With respect to the enforcement of an existing law or ordinance, the Supreme Court has explained that police officers are “charged to enforce laws until and unless they are declared unconstitutional.” Michigan v. DeFillippo, 443 U.S. 31, 38, 99 S.Ct. 2627, 61 L.Ed.2d 343 (1979). Indeed, the “enactment of a law forecloses speculation by enforcement officers concerning its constitutionality—with the possible exception of a law so grossly and flagrantly unconstitutional that any person of reasonable prudence would be bound to see its flaws.” Id. In DeFillippo, the Supreme Court explained its determination in part by noting that “[s]ociety would be ill-served if its police officers took it upon themselves to determine which laws are and which are not constitutionally entitled to enforcement.” Id.
In this case, the Clean Zone Ordinance in question had not been declared unconstitutional on the date of Officer Castello's enforcement, and thus, Plaintiff's claims do not fall under the “declared unconstitutional” prong under DeFillippo. Accordingly, Officer Castello is entitled to qualified immunity unless the ordinance was “so grossly and flagrantly unconstitutional that any person of reasonable prudence would be bound to see its flaws.” DeFillippo, 443 U.S. at 38, 99 S.Ct. 2627.24 In conducting its analysis as to that question, the Court is cognizant that officers are “generally entitled to rely on the presumption that all relevant legal and constitutional issues have been considered and that the statute is valid.” Connecticut ex rel. Blumenthal v. Crotty, 346 F.3d 84, 105 (2d Cir. 2003); see also Grossman v. City of Portland, 33 F.3d 1200, 1210 (9th Cir. 1994) (“[A]n officer who reasonably relies on the legislature's determination that a statute is constitutional should be shielded from personal liability.”).

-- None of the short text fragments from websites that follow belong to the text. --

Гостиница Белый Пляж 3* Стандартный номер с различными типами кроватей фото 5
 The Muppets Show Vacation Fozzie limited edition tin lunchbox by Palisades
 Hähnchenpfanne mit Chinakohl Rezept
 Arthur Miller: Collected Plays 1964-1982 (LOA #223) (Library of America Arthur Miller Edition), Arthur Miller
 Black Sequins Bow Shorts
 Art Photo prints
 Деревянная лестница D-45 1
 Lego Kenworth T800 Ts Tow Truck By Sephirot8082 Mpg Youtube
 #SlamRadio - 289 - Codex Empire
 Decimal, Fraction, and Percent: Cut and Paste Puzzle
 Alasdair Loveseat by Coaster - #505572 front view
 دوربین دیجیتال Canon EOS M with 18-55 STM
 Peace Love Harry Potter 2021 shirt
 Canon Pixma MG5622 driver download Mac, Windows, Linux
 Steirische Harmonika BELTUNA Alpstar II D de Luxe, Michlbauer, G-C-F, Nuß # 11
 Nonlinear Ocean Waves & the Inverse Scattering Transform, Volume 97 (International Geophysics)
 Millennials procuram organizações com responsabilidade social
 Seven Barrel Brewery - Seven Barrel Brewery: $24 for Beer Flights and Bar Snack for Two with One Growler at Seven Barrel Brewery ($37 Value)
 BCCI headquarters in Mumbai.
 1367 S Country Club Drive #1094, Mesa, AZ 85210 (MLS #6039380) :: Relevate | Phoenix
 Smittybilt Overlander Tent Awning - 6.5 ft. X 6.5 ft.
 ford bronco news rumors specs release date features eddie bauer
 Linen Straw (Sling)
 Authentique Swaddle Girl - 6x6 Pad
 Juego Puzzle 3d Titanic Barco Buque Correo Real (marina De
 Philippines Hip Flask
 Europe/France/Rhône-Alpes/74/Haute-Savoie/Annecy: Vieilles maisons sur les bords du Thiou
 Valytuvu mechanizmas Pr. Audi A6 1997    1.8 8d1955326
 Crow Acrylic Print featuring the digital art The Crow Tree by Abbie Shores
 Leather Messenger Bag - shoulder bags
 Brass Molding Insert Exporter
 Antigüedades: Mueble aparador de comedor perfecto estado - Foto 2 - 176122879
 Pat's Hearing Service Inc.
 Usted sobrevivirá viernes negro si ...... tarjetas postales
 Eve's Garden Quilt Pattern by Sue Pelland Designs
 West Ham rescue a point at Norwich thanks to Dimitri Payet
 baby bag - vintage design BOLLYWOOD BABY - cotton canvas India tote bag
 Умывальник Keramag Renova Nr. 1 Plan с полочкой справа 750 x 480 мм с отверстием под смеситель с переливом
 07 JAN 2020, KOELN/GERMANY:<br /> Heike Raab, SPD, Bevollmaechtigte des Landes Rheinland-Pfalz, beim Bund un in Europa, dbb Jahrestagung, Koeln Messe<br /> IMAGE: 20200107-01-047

The Court will first determine whether Castello is entitled to qualified immunity with respect to Plaintiff's First Amendment claim for damages. As an initial matter, the Court has already explained above why it need not specifically determine whether enforcement of the Clean Zone Ordinance violated Plaintiff's First Amendment rights in order to award Plaintiff monetary, declaratory, and injunctive relief from the City. The Court similarly concludes that it also need not engage in that complete analysis in order to determine that Officer Castello is entitled to qualified immunity on Plaintiff's claim for damages. In any event, however, the Court will briefly discuss the relevant analytical framework to demonstrate why Plaintiff's First Amendment claim for damages against Castello is barred.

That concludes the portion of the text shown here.